Time to wrap up automation of alarm blackouts in Foglight.
In this post, we looked at using the command line to implement alarm blackouts. We used topology queries to match a host name or pattern for an instance (eg. dbss_instance.name like '%YOW%').
What if we had a list of objects (hosts, instances, etc.) that we wish to blackout? We can use a service definition that we build via the Service Builder dashboard to do that. For a refresher on how to do that, take a look at this post first.
There are two parts to this process. First you need to add components to a service definition. You can add individual instances or create rules to add via a pattern in the name. This can be done over time, so as new instances or hosts are monitored, you can simply add them to the service if they need to follow blackout periods.
In the example below, my service name is "Blackout Hosts". I've added a SQL instance directly (SQLLINUS) and also created a couple rules (the FSMDynamicManagedComponent bits) that look for instances matching a pattern.
Next, we'll run the fglcmd to blackout any SQL instances in that service. You may notice the -query parameter is much different from before.

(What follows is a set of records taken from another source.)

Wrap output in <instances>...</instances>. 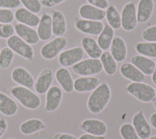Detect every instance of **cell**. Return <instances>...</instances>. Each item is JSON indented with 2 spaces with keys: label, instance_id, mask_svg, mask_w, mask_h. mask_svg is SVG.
Masks as SVG:
<instances>
[{
  "label": "cell",
  "instance_id": "cell-1",
  "mask_svg": "<svg viewBox=\"0 0 156 139\" xmlns=\"http://www.w3.org/2000/svg\"><path fill=\"white\" fill-rule=\"evenodd\" d=\"M111 98V89L107 83L100 84L92 91L87 101L88 110L94 114L101 113L107 106Z\"/></svg>",
  "mask_w": 156,
  "mask_h": 139
},
{
  "label": "cell",
  "instance_id": "cell-2",
  "mask_svg": "<svg viewBox=\"0 0 156 139\" xmlns=\"http://www.w3.org/2000/svg\"><path fill=\"white\" fill-rule=\"evenodd\" d=\"M12 95L25 108L36 110L41 105L40 96L29 88L23 86H15L11 89Z\"/></svg>",
  "mask_w": 156,
  "mask_h": 139
},
{
  "label": "cell",
  "instance_id": "cell-3",
  "mask_svg": "<svg viewBox=\"0 0 156 139\" xmlns=\"http://www.w3.org/2000/svg\"><path fill=\"white\" fill-rule=\"evenodd\" d=\"M126 90L136 99L143 102H150L156 96L154 87L144 82H132L127 86Z\"/></svg>",
  "mask_w": 156,
  "mask_h": 139
},
{
  "label": "cell",
  "instance_id": "cell-4",
  "mask_svg": "<svg viewBox=\"0 0 156 139\" xmlns=\"http://www.w3.org/2000/svg\"><path fill=\"white\" fill-rule=\"evenodd\" d=\"M68 45V40L64 37H57L44 44L40 49V55L45 60L55 58Z\"/></svg>",
  "mask_w": 156,
  "mask_h": 139
},
{
  "label": "cell",
  "instance_id": "cell-5",
  "mask_svg": "<svg viewBox=\"0 0 156 139\" xmlns=\"http://www.w3.org/2000/svg\"><path fill=\"white\" fill-rule=\"evenodd\" d=\"M73 71L76 74L82 76H91L100 73L102 65L99 59H86L73 66Z\"/></svg>",
  "mask_w": 156,
  "mask_h": 139
},
{
  "label": "cell",
  "instance_id": "cell-6",
  "mask_svg": "<svg viewBox=\"0 0 156 139\" xmlns=\"http://www.w3.org/2000/svg\"><path fill=\"white\" fill-rule=\"evenodd\" d=\"M7 46L10 48L14 53L21 57L32 60L34 57V51L30 45L26 43L17 35H13L6 40Z\"/></svg>",
  "mask_w": 156,
  "mask_h": 139
},
{
  "label": "cell",
  "instance_id": "cell-7",
  "mask_svg": "<svg viewBox=\"0 0 156 139\" xmlns=\"http://www.w3.org/2000/svg\"><path fill=\"white\" fill-rule=\"evenodd\" d=\"M121 27L126 31L134 30L137 25L136 7L135 4L130 1L127 2L122 9L121 13Z\"/></svg>",
  "mask_w": 156,
  "mask_h": 139
},
{
  "label": "cell",
  "instance_id": "cell-8",
  "mask_svg": "<svg viewBox=\"0 0 156 139\" xmlns=\"http://www.w3.org/2000/svg\"><path fill=\"white\" fill-rule=\"evenodd\" d=\"M83 56V48L80 46H76L61 52L58 57V62L63 67L73 66L82 60Z\"/></svg>",
  "mask_w": 156,
  "mask_h": 139
},
{
  "label": "cell",
  "instance_id": "cell-9",
  "mask_svg": "<svg viewBox=\"0 0 156 139\" xmlns=\"http://www.w3.org/2000/svg\"><path fill=\"white\" fill-rule=\"evenodd\" d=\"M74 26L77 30L84 34L99 35L104 29V24L101 21H93L76 18Z\"/></svg>",
  "mask_w": 156,
  "mask_h": 139
},
{
  "label": "cell",
  "instance_id": "cell-10",
  "mask_svg": "<svg viewBox=\"0 0 156 139\" xmlns=\"http://www.w3.org/2000/svg\"><path fill=\"white\" fill-rule=\"evenodd\" d=\"M54 79L52 70L48 67L44 68L38 75L34 83V90L39 94L46 93L51 87Z\"/></svg>",
  "mask_w": 156,
  "mask_h": 139
},
{
  "label": "cell",
  "instance_id": "cell-11",
  "mask_svg": "<svg viewBox=\"0 0 156 139\" xmlns=\"http://www.w3.org/2000/svg\"><path fill=\"white\" fill-rule=\"evenodd\" d=\"M132 125L140 139H147L150 137L151 127L143 112H138L133 115Z\"/></svg>",
  "mask_w": 156,
  "mask_h": 139
},
{
  "label": "cell",
  "instance_id": "cell-12",
  "mask_svg": "<svg viewBox=\"0 0 156 139\" xmlns=\"http://www.w3.org/2000/svg\"><path fill=\"white\" fill-rule=\"evenodd\" d=\"M63 97V92L60 87L52 85L46 92L44 109L48 112L56 110L60 105Z\"/></svg>",
  "mask_w": 156,
  "mask_h": 139
},
{
  "label": "cell",
  "instance_id": "cell-13",
  "mask_svg": "<svg viewBox=\"0 0 156 139\" xmlns=\"http://www.w3.org/2000/svg\"><path fill=\"white\" fill-rule=\"evenodd\" d=\"M11 77L14 82L20 86L29 89L34 86V79L32 74L24 68L18 66L15 68L11 73Z\"/></svg>",
  "mask_w": 156,
  "mask_h": 139
},
{
  "label": "cell",
  "instance_id": "cell-14",
  "mask_svg": "<svg viewBox=\"0 0 156 139\" xmlns=\"http://www.w3.org/2000/svg\"><path fill=\"white\" fill-rule=\"evenodd\" d=\"M101 82V79L95 76H82L74 80V90L77 92L85 93L94 90Z\"/></svg>",
  "mask_w": 156,
  "mask_h": 139
},
{
  "label": "cell",
  "instance_id": "cell-15",
  "mask_svg": "<svg viewBox=\"0 0 156 139\" xmlns=\"http://www.w3.org/2000/svg\"><path fill=\"white\" fill-rule=\"evenodd\" d=\"M80 127L87 134L97 136H104L107 130L105 123L98 119H85L81 123Z\"/></svg>",
  "mask_w": 156,
  "mask_h": 139
},
{
  "label": "cell",
  "instance_id": "cell-16",
  "mask_svg": "<svg viewBox=\"0 0 156 139\" xmlns=\"http://www.w3.org/2000/svg\"><path fill=\"white\" fill-rule=\"evenodd\" d=\"M14 17L15 20L19 23L32 27L37 26L40 19L36 13L28 10L24 7L18 8L14 13Z\"/></svg>",
  "mask_w": 156,
  "mask_h": 139
},
{
  "label": "cell",
  "instance_id": "cell-17",
  "mask_svg": "<svg viewBox=\"0 0 156 139\" xmlns=\"http://www.w3.org/2000/svg\"><path fill=\"white\" fill-rule=\"evenodd\" d=\"M79 14L81 18L93 20L102 21L105 17V10L96 7L89 4H83L79 9Z\"/></svg>",
  "mask_w": 156,
  "mask_h": 139
},
{
  "label": "cell",
  "instance_id": "cell-18",
  "mask_svg": "<svg viewBox=\"0 0 156 139\" xmlns=\"http://www.w3.org/2000/svg\"><path fill=\"white\" fill-rule=\"evenodd\" d=\"M121 74L132 82H144L145 75L135 65L129 62L122 63L119 68Z\"/></svg>",
  "mask_w": 156,
  "mask_h": 139
},
{
  "label": "cell",
  "instance_id": "cell-19",
  "mask_svg": "<svg viewBox=\"0 0 156 139\" xmlns=\"http://www.w3.org/2000/svg\"><path fill=\"white\" fill-rule=\"evenodd\" d=\"M14 27L16 35L28 44L33 45L39 41L37 32L33 27L21 23L16 24Z\"/></svg>",
  "mask_w": 156,
  "mask_h": 139
},
{
  "label": "cell",
  "instance_id": "cell-20",
  "mask_svg": "<svg viewBox=\"0 0 156 139\" xmlns=\"http://www.w3.org/2000/svg\"><path fill=\"white\" fill-rule=\"evenodd\" d=\"M40 21L37 26V32L39 39L41 41L49 40L52 35V19L48 13H43L40 17Z\"/></svg>",
  "mask_w": 156,
  "mask_h": 139
},
{
  "label": "cell",
  "instance_id": "cell-21",
  "mask_svg": "<svg viewBox=\"0 0 156 139\" xmlns=\"http://www.w3.org/2000/svg\"><path fill=\"white\" fill-rule=\"evenodd\" d=\"M55 77L65 93H70L74 90V80L67 68L61 67L57 69L55 73Z\"/></svg>",
  "mask_w": 156,
  "mask_h": 139
},
{
  "label": "cell",
  "instance_id": "cell-22",
  "mask_svg": "<svg viewBox=\"0 0 156 139\" xmlns=\"http://www.w3.org/2000/svg\"><path fill=\"white\" fill-rule=\"evenodd\" d=\"M110 49V52L116 62H122L126 59L127 53V46L125 41L121 37H114Z\"/></svg>",
  "mask_w": 156,
  "mask_h": 139
},
{
  "label": "cell",
  "instance_id": "cell-23",
  "mask_svg": "<svg viewBox=\"0 0 156 139\" xmlns=\"http://www.w3.org/2000/svg\"><path fill=\"white\" fill-rule=\"evenodd\" d=\"M52 34L56 37H62L66 31V21L63 13L56 9L51 10Z\"/></svg>",
  "mask_w": 156,
  "mask_h": 139
},
{
  "label": "cell",
  "instance_id": "cell-24",
  "mask_svg": "<svg viewBox=\"0 0 156 139\" xmlns=\"http://www.w3.org/2000/svg\"><path fill=\"white\" fill-rule=\"evenodd\" d=\"M130 62L144 75L147 76L152 75L155 67V62L152 59L140 54L132 57Z\"/></svg>",
  "mask_w": 156,
  "mask_h": 139
},
{
  "label": "cell",
  "instance_id": "cell-25",
  "mask_svg": "<svg viewBox=\"0 0 156 139\" xmlns=\"http://www.w3.org/2000/svg\"><path fill=\"white\" fill-rule=\"evenodd\" d=\"M154 9L153 0H139L136 7L137 21L140 23L147 22L151 18Z\"/></svg>",
  "mask_w": 156,
  "mask_h": 139
},
{
  "label": "cell",
  "instance_id": "cell-26",
  "mask_svg": "<svg viewBox=\"0 0 156 139\" xmlns=\"http://www.w3.org/2000/svg\"><path fill=\"white\" fill-rule=\"evenodd\" d=\"M18 110L16 102L4 92L0 91V113L6 116L15 115Z\"/></svg>",
  "mask_w": 156,
  "mask_h": 139
},
{
  "label": "cell",
  "instance_id": "cell-27",
  "mask_svg": "<svg viewBox=\"0 0 156 139\" xmlns=\"http://www.w3.org/2000/svg\"><path fill=\"white\" fill-rule=\"evenodd\" d=\"M81 45L84 52L90 58L99 59L103 52L97 41L93 37L89 36L83 37L81 40Z\"/></svg>",
  "mask_w": 156,
  "mask_h": 139
},
{
  "label": "cell",
  "instance_id": "cell-28",
  "mask_svg": "<svg viewBox=\"0 0 156 139\" xmlns=\"http://www.w3.org/2000/svg\"><path fill=\"white\" fill-rule=\"evenodd\" d=\"M45 128L44 123L38 118H30L23 122L20 126V132L24 135H32Z\"/></svg>",
  "mask_w": 156,
  "mask_h": 139
},
{
  "label": "cell",
  "instance_id": "cell-29",
  "mask_svg": "<svg viewBox=\"0 0 156 139\" xmlns=\"http://www.w3.org/2000/svg\"><path fill=\"white\" fill-rule=\"evenodd\" d=\"M115 30H113L108 24H104L102 32L98 35L97 43L102 51H107L110 47L112 40L114 38Z\"/></svg>",
  "mask_w": 156,
  "mask_h": 139
},
{
  "label": "cell",
  "instance_id": "cell-30",
  "mask_svg": "<svg viewBox=\"0 0 156 139\" xmlns=\"http://www.w3.org/2000/svg\"><path fill=\"white\" fill-rule=\"evenodd\" d=\"M105 18L107 24L113 30H118L121 27V14L115 5H110L106 9Z\"/></svg>",
  "mask_w": 156,
  "mask_h": 139
},
{
  "label": "cell",
  "instance_id": "cell-31",
  "mask_svg": "<svg viewBox=\"0 0 156 139\" xmlns=\"http://www.w3.org/2000/svg\"><path fill=\"white\" fill-rule=\"evenodd\" d=\"M103 70L108 76H113L117 70V62L108 51H104L100 57Z\"/></svg>",
  "mask_w": 156,
  "mask_h": 139
},
{
  "label": "cell",
  "instance_id": "cell-32",
  "mask_svg": "<svg viewBox=\"0 0 156 139\" xmlns=\"http://www.w3.org/2000/svg\"><path fill=\"white\" fill-rule=\"evenodd\" d=\"M135 48L140 55L149 58H156V42H139L136 44Z\"/></svg>",
  "mask_w": 156,
  "mask_h": 139
},
{
  "label": "cell",
  "instance_id": "cell-33",
  "mask_svg": "<svg viewBox=\"0 0 156 139\" xmlns=\"http://www.w3.org/2000/svg\"><path fill=\"white\" fill-rule=\"evenodd\" d=\"M15 53L8 46L2 48L0 51V69L8 68L14 59Z\"/></svg>",
  "mask_w": 156,
  "mask_h": 139
},
{
  "label": "cell",
  "instance_id": "cell-34",
  "mask_svg": "<svg viewBox=\"0 0 156 139\" xmlns=\"http://www.w3.org/2000/svg\"><path fill=\"white\" fill-rule=\"evenodd\" d=\"M120 135L123 139H140L132 124L124 123L119 129Z\"/></svg>",
  "mask_w": 156,
  "mask_h": 139
},
{
  "label": "cell",
  "instance_id": "cell-35",
  "mask_svg": "<svg viewBox=\"0 0 156 139\" xmlns=\"http://www.w3.org/2000/svg\"><path fill=\"white\" fill-rule=\"evenodd\" d=\"M21 4L28 10L34 13H38L42 9V5L40 0H20Z\"/></svg>",
  "mask_w": 156,
  "mask_h": 139
},
{
  "label": "cell",
  "instance_id": "cell-36",
  "mask_svg": "<svg viewBox=\"0 0 156 139\" xmlns=\"http://www.w3.org/2000/svg\"><path fill=\"white\" fill-rule=\"evenodd\" d=\"M15 34V27L10 24L0 23V38L7 39Z\"/></svg>",
  "mask_w": 156,
  "mask_h": 139
},
{
  "label": "cell",
  "instance_id": "cell-37",
  "mask_svg": "<svg viewBox=\"0 0 156 139\" xmlns=\"http://www.w3.org/2000/svg\"><path fill=\"white\" fill-rule=\"evenodd\" d=\"M141 36L146 41L156 42V25L146 28L141 32Z\"/></svg>",
  "mask_w": 156,
  "mask_h": 139
},
{
  "label": "cell",
  "instance_id": "cell-38",
  "mask_svg": "<svg viewBox=\"0 0 156 139\" xmlns=\"http://www.w3.org/2000/svg\"><path fill=\"white\" fill-rule=\"evenodd\" d=\"M14 19V13L10 9L0 8V23H11Z\"/></svg>",
  "mask_w": 156,
  "mask_h": 139
},
{
  "label": "cell",
  "instance_id": "cell-39",
  "mask_svg": "<svg viewBox=\"0 0 156 139\" xmlns=\"http://www.w3.org/2000/svg\"><path fill=\"white\" fill-rule=\"evenodd\" d=\"M21 5L20 0H0V8L13 9L18 8Z\"/></svg>",
  "mask_w": 156,
  "mask_h": 139
},
{
  "label": "cell",
  "instance_id": "cell-40",
  "mask_svg": "<svg viewBox=\"0 0 156 139\" xmlns=\"http://www.w3.org/2000/svg\"><path fill=\"white\" fill-rule=\"evenodd\" d=\"M88 4H91L96 7L99 8L102 10L106 9L109 3L108 0H86Z\"/></svg>",
  "mask_w": 156,
  "mask_h": 139
},
{
  "label": "cell",
  "instance_id": "cell-41",
  "mask_svg": "<svg viewBox=\"0 0 156 139\" xmlns=\"http://www.w3.org/2000/svg\"><path fill=\"white\" fill-rule=\"evenodd\" d=\"M66 0H41L42 6L46 8H51L65 2Z\"/></svg>",
  "mask_w": 156,
  "mask_h": 139
},
{
  "label": "cell",
  "instance_id": "cell-42",
  "mask_svg": "<svg viewBox=\"0 0 156 139\" xmlns=\"http://www.w3.org/2000/svg\"><path fill=\"white\" fill-rule=\"evenodd\" d=\"M8 127L7 121L4 118H0V138L5 134Z\"/></svg>",
  "mask_w": 156,
  "mask_h": 139
},
{
  "label": "cell",
  "instance_id": "cell-43",
  "mask_svg": "<svg viewBox=\"0 0 156 139\" xmlns=\"http://www.w3.org/2000/svg\"><path fill=\"white\" fill-rule=\"evenodd\" d=\"M79 139H105L104 136H97L89 134L82 135Z\"/></svg>",
  "mask_w": 156,
  "mask_h": 139
},
{
  "label": "cell",
  "instance_id": "cell-44",
  "mask_svg": "<svg viewBox=\"0 0 156 139\" xmlns=\"http://www.w3.org/2000/svg\"><path fill=\"white\" fill-rule=\"evenodd\" d=\"M149 121H150L151 124L152 126V127L156 129V112L153 113L150 116Z\"/></svg>",
  "mask_w": 156,
  "mask_h": 139
},
{
  "label": "cell",
  "instance_id": "cell-45",
  "mask_svg": "<svg viewBox=\"0 0 156 139\" xmlns=\"http://www.w3.org/2000/svg\"><path fill=\"white\" fill-rule=\"evenodd\" d=\"M57 139H76V138L69 134H63L59 135Z\"/></svg>",
  "mask_w": 156,
  "mask_h": 139
},
{
  "label": "cell",
  "instance_id": "cell-46",
  "mask_svg": "<svg viewBox=\"0 0 156 139\" xmlns=\"http://www.w3.org/2000/svg\"><path fill=\"white\" fill-rule=\"evenodd\" d=\"M152 80L154 84L156 85V63H155V67L154 71L152 74Z\"/></svg>",
  "mask_w": 156,
  "mask_h": 139
},
{
  "label": "cell",
  "instance_id": "cell-47",
  "mask_svg": "<svg viewBox=\"0 0 156 139\" xmlns=\"http://www.w3.org/2000/svg\"><path fill=\"white\" fill-rule=\"evenodd\" d=\"M152 101H153V104H154V107H155V109H156V98H155L153 100H152Z\"/></svg>",
  "mask_w": 156,
  "mask_h": 139
},
{
  "label": "cell",
  "instance_id": "cell-48",
  "mask_svg": "<svg viewBox=\"0 0 156 139\" xmlns=\"http://www.w3.org/2000/svg\"><path fill=\"white\" fill-rule=\"evenodd\" d=\"M149 139H156V135H154V136H152V137H150Z\"/></svg>",
  "mask_w": 156,
  "mask_h": 139
},
{
  "label": "cell",
  "instance_id": "cell-49",
  "mask_svg": "<svg viewBox=\"0 0 156 139\" xmlns=\"http://www.w3.org/2000/svg\"><path fill=\"white\" fill-rule=\"evenodd\" d=\"M155 94H156V87H155Z\"/></svg>",
  "mask_w": 156,
  "mask_h": 139
},
{
  "label": "cell",
  "instance_id": "cell-50",
  "mask_svg": "<svg viewBox=\"0 0 156 139\" xmlns=\"http://www.w3.org/2000/svg\"><path fill=\"white\" fill-rule=\"evenodd\" d=\"M7 139H15V138H7Z\"/></svg>",
  "mask_w": 156,
  "mask_h": 139
},
{
  "label": "cell",
  "instance_id": "cell-51",
  "mask_svg": "<svg viewBox=\"0 0 156 139\" xmlns=\"http://www.w3.org/2000/svg\"><path fill=\"white\" fill-rule=\"evenodd\" d=\"M0 51H1V50H0Z\"/></svg>",
  "mask_w": 156,
  "mask_h": 139
}]
</instances>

"DBSS_Instance where $object within^inf (FSMService where name = 'Blackout Hosts')"
Basically, we're looking for DBSS_Instance objects that are at some level within the "Blackout Hosts" service definition. Normally I'd suggest not using the "within^inf" option; instead replacing inf with a number of levels where you'll find the object. But we are only running the fglcmd at a point in time - it's not constantly being queried.
We can then test that the blackout worked. There are typically alarms that will always fire, or that we can at least make fire. The database backup related alarms are good examples. You can create a new database and wait for the "no backup" alarm to fire.

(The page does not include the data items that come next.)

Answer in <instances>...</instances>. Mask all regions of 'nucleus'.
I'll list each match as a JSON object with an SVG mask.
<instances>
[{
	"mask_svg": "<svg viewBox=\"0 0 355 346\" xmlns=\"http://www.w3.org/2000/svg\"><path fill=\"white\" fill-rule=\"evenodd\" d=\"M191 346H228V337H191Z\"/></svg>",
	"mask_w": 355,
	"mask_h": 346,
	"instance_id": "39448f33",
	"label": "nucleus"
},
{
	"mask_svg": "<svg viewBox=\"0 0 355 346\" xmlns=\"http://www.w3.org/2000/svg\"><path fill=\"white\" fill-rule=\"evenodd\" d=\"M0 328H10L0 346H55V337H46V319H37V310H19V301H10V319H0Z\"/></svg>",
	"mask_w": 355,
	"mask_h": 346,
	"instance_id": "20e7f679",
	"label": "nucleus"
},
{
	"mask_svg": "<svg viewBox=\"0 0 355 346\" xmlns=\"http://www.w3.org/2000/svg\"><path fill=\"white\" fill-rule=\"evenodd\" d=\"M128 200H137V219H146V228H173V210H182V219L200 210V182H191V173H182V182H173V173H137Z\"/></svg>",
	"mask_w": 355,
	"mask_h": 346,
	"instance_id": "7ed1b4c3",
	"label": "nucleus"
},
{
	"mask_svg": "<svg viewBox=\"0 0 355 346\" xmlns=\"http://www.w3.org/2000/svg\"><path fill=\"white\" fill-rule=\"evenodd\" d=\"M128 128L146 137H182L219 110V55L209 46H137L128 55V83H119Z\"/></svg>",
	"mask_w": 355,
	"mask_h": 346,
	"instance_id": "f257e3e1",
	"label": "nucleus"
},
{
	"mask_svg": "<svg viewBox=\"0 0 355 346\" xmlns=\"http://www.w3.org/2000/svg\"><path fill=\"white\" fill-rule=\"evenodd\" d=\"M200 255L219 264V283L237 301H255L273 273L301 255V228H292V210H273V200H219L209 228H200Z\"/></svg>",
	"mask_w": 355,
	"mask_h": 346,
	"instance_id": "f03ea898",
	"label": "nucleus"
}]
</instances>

After running the fglcmd to blackout the objects within the service, the alarms do not re-appear.
But wait, there's more!
I noted above that there are 2 parts to this process. Running the fglcmd to implement the blackout for objects within a service applies to the point in time that the command is run. But I also noted that service definitions can be dynamic, where you can create a rule to automatically update the service definition as new instances, hosts, etc. are added. That doesn't mean the blackout automatically applies to those new objects! We need to re-run the fglcmd to enforce the blackout on the newly added objects. In a future post, we'll take a look at how Foglight can help do that.